> [WORK TO COMPLETE] Once the line with "Chudleighs Sunrise apple" is found in the entries below, repeat it and each following line exactly, up to and including the line with "Woman with two shire horses stock photo". Add no other lines.

> [DATA TO EXAMINE]
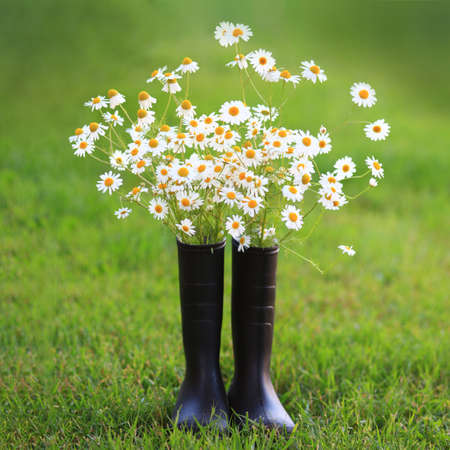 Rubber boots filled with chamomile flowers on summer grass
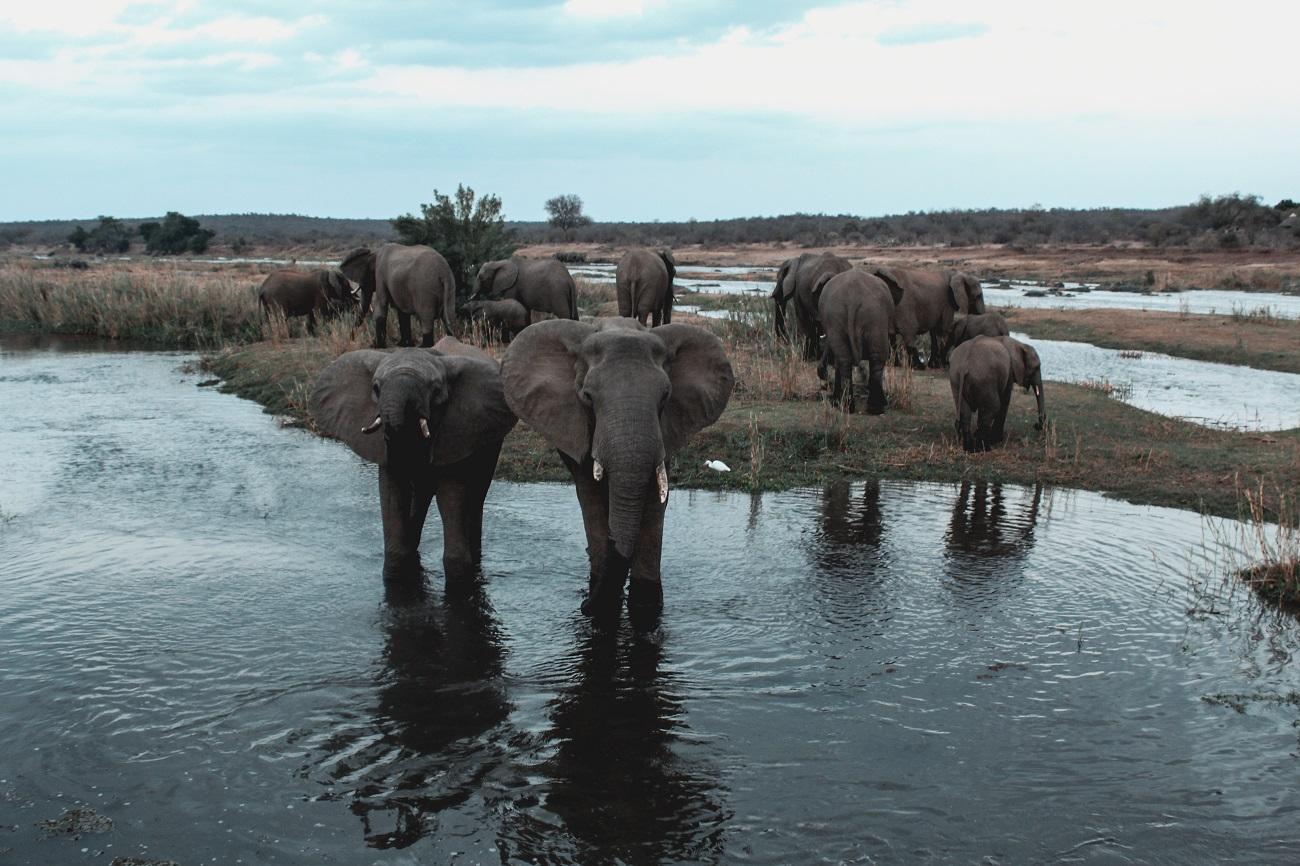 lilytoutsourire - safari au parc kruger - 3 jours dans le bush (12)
...
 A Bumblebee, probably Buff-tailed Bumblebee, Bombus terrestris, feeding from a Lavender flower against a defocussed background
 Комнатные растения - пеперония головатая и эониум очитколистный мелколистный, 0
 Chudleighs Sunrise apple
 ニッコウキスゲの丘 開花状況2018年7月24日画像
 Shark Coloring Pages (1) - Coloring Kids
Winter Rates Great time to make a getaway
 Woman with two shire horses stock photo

> [WRITTEN RESPONSE]
 Chudleighs Sunrise apple
 ニッコウキスゲの丘 開花状況2018年7月24日画像
 Shark Coloring Pages (1) - Coloring Kids
Winter Rates Great time to make a getaway
 Woman with two shire horses stock photo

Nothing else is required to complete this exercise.